If we want to develop this society, we must rid ourselves of irrational emotionalism, and face each other with rational sobriety, acknowledging, seeing, feeling how blessed we are as a nation. This attitude of complaining and seeing only enemies is a sort of national madness, an insanity that we must cure ourselves of, or we’ll perpetuate our slide to a gutter society.

We’ve got to set a new tone for how we see ourselves, how we feel about the people who, in the midst of severe national handicaps, plow through to make a difference.

On the frontline of justice, service and governing of our communities, stand our police officers, neatly attired, sober-faced.

Our police officers face not only citizens, but criminals. It’s a tough job. Our police officers, these frontline public servants we encounter in trust and hope, wake up every day to don their uniform knowing that their salary is among the lowest in the country, and that their life could be in danger. Yet, they plod on, toiling even to direct traffic in hot sun at perpetually broken stoplights.

We owe our police officers so much. They maintain a dedicated attitude of humble servitude to the State, never protesting their poor salary and unpainted desks and shaky chairs at police stations.

We look at our Police Force with mixed feelings, seeing the rampant corruption in the Force, with bribery a norm across the country. The citizens, including our business owners, pay bribes to traffic cops on the streets with alacrity and ease: this is our culture; we accept it as the norm.

The state of the Police Force, however, reflects the state of the Guyanese society:

* that devastating world-record 89 percent brain drain that cripples our society;

* the Public Service catastrophe whereby low-paid, poorly-trained Public Servants deliver sub-standard service to Guyanese;

* the four-decade old entrenched problem of widespread corruption that afflicts all corners of Guyana;

* the lack of training of front-desk workers;

* the polarized political atmosphere that demoralizes the Guyanese nation.

Citizens encounter the Force and more often than not walk away in disgust and disdain. Thus with the public health care system.
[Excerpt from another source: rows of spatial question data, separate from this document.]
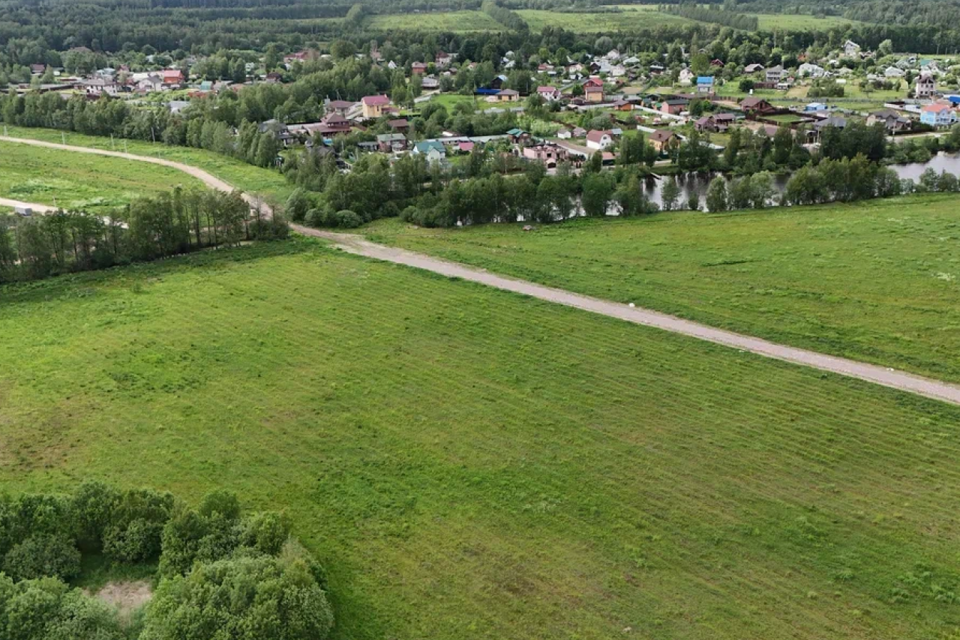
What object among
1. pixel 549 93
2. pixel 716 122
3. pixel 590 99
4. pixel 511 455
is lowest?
pixel 511 455

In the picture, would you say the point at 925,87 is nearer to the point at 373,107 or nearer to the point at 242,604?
the point at 373,107

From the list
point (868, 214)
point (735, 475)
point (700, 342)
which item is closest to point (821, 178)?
point (868, 214)

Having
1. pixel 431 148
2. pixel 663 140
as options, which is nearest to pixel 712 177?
pixel 663 140

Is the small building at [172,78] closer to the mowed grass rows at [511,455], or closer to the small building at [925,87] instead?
the mowed grass rows at [511,455]

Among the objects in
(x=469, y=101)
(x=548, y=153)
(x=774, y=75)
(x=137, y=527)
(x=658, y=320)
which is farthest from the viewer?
(x=774, y=75)

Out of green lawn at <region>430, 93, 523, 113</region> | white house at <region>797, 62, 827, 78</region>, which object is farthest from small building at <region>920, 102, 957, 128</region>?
green lawn at <region>430, 93, 523, 113</region>

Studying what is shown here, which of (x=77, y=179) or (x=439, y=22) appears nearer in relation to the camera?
(x=77, y=179)

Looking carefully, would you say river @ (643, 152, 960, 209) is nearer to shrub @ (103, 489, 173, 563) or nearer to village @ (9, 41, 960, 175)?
village @ (9, 41, 960, 175)

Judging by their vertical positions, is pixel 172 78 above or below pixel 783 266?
above
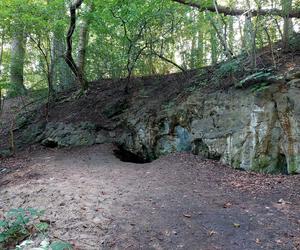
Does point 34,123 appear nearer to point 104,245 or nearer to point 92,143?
point 92,143

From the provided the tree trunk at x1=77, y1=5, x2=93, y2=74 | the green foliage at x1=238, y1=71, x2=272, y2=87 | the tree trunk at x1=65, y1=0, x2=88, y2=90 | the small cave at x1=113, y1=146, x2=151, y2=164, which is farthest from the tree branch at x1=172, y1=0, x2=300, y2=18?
the small cave at x1=113, y1=146, x2=151, y2=164

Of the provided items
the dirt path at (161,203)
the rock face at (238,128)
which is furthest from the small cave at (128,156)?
the dirt path at (161,203)

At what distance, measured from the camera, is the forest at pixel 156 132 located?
440cm

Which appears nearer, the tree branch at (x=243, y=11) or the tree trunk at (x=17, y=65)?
the tree branch at (x=243, y=11)

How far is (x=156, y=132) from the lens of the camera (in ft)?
28.8

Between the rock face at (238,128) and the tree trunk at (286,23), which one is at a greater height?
the tree trunk at (286,23)

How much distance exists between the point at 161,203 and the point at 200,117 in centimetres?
337

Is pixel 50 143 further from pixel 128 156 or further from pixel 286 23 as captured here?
pixel 286 23

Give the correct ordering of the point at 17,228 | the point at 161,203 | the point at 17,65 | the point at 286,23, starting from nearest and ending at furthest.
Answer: the point at 17,228 → the point at 161,203 → the point at 286,23 → the point at 17,65

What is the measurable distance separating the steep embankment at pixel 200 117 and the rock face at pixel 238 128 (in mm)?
20

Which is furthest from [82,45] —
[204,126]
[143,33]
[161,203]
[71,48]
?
[161,203]

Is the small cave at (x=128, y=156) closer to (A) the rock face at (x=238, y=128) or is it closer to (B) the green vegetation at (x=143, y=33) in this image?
(A) the rock face at (x=238, y=128)

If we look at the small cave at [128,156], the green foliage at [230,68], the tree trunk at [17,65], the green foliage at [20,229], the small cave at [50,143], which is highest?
the tree trunk at [17,65]

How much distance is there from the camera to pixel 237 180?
20.2 feet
We live in a society gutted at its core, the brain drain devastating the heart of the nation.

While not condoning breaking of the law, one cannot in good conscience rail against poor traffic-police officers for wanting a “raise”: they have families to feed and educate, mortgages to pay, cars to maintain. Their salary cannot sustain them in this world, in a society with less than US$1 Bln national budget, with Parliament, incredibly, fighting over this morsel of scrap.
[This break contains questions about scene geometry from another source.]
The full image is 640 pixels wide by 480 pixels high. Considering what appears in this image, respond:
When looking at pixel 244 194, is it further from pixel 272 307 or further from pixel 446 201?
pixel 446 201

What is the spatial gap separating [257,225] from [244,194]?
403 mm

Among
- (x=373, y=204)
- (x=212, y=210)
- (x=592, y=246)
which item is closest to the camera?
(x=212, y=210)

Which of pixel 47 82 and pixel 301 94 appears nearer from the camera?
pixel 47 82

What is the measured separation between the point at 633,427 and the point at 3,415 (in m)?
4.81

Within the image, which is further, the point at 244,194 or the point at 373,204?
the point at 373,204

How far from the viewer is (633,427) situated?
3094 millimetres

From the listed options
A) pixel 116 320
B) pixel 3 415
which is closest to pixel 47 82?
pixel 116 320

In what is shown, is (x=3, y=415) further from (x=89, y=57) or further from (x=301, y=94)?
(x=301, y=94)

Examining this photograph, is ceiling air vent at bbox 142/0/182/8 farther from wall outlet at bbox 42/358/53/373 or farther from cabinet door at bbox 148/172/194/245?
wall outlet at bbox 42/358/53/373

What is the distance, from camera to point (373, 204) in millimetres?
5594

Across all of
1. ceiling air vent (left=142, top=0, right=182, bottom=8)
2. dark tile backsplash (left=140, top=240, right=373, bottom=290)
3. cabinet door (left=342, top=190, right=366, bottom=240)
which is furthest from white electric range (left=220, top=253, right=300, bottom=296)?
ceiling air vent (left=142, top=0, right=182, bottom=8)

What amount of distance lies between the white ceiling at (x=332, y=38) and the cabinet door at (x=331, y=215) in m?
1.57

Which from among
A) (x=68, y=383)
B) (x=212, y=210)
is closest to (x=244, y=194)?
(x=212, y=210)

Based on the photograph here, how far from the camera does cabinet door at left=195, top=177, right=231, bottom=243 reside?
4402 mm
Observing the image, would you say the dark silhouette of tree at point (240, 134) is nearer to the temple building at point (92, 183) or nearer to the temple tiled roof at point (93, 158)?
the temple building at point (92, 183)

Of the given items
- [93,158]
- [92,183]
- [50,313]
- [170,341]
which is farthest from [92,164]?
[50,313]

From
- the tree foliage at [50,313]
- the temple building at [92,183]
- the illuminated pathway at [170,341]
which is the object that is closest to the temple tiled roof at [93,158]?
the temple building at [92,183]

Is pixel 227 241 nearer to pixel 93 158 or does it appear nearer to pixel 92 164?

The Police Force is not all gloom and doom.

But there’s a mammoth amount of work to do to regain the trust of citizens, to inculcate hope in the citizen that when an inconsiderate neighbour blasts music through a village street at 7 am in the morning, the cops would show up and maintain decency and order, preventing anarchy from crass citizens.

The Force suffers decades of decay, and now many of our police officers treat citizens with disdain, and even contempt. Front line officers at the stations answer citizens’ phone calls either with rudeness or indifference.

The Force has a serious problem with training of its front-line officers. Maybe Hicken acts with such astonishing professionalism, and such integrity in upholding that cop creed to serve and ensure justice is dispensed to ordinary people, because he got training. But the average cop’s behaviour paints a picture of the Police Force that is severely unflattering.

Like the Public Service, the Police Force needs to work hard to gain the respect, full cooperation and love of the Guyanese citizenry.

But, in keeping with our new ethic to search for solutions rather than sit back and blame and scapegoat, we must applaud those flickering sparks that are igniting, as we see in people like Commander Hicken.

We see in people like him hope that Guyana is turning the corner: we will get to our destination one day, because leaders respecting professional service and acting with care and consideration for citizens are emerging among us.